I’m inspired by people I meet, places I visit and by my own experiences.

How have you evolved as a band over the years?
When I decided I wanted to become an artist, I’d only written about three songs and performed at a couple of open mic nights so I had a lot to learn! My songwriting has matured a lot. I began writing songs about characters that I’d made up in my head, but I quickly learned it’s the songs you write from the heart that people really connect to, so I had to get comfortable with opening up about my life to a room full of strangers.

What are you up to at the moment artistically?
I’ve just returned from a trip to Nashville where I wrote and recorded a bunch of new songs with some top writers and producers. It was a week full of creativity and passion and I’ve come back to the UK feeling so excited to hit the road in November and perform the new songs.

What’s on your rider?
Bottled water, pineapple juice and a bar of Dairy Milk chocolate. I always have to put the word “chocolate” on the end now because one time I turned up to a show and the promoter gave me an actual carton of dairy milk – it was so funny but I didn’t want to embarrass him so i just took it home.

Tell us your most embarrassing or surreal experience.

My most surreal experience was probably opening for Coldplay at the Cardiff Millennium Stadium over the summer. Between meeting one of my songwriting heroes Chris Martin to performing to 75,000 people two nights in a row, it was certainly a dream come true.
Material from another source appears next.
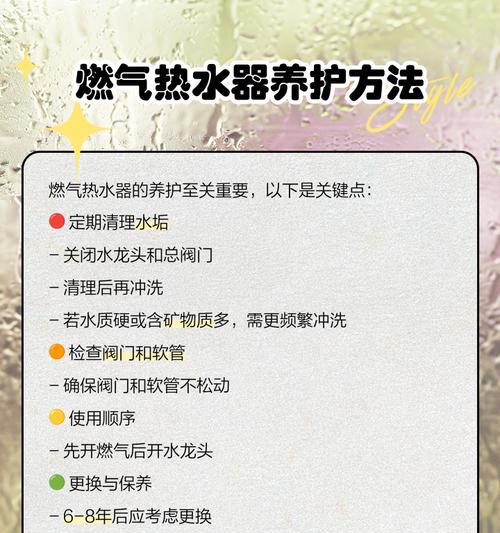 热水器去异味的正确使用方法是什么？  第1张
What song do you wish you’d written?
Into The Mystic by Van Morrison – it’s pure magic and one of my favourite songs of all time. It was described as “a song where the music and the words seem to have been born together, at the same time, to make one perfectly formed, complete artistic element”. I love that.

What’s your worst lyric?
If I thought a lyric was bad, I would never let it get as far as the door of my writing room! But I can certainly share my favourite lyric from one of my new songs that I wrote about Scotland: “The North in my veins, you call my name with your fearless charm, Wild and untamed, still I’m safe in your coat of arms.”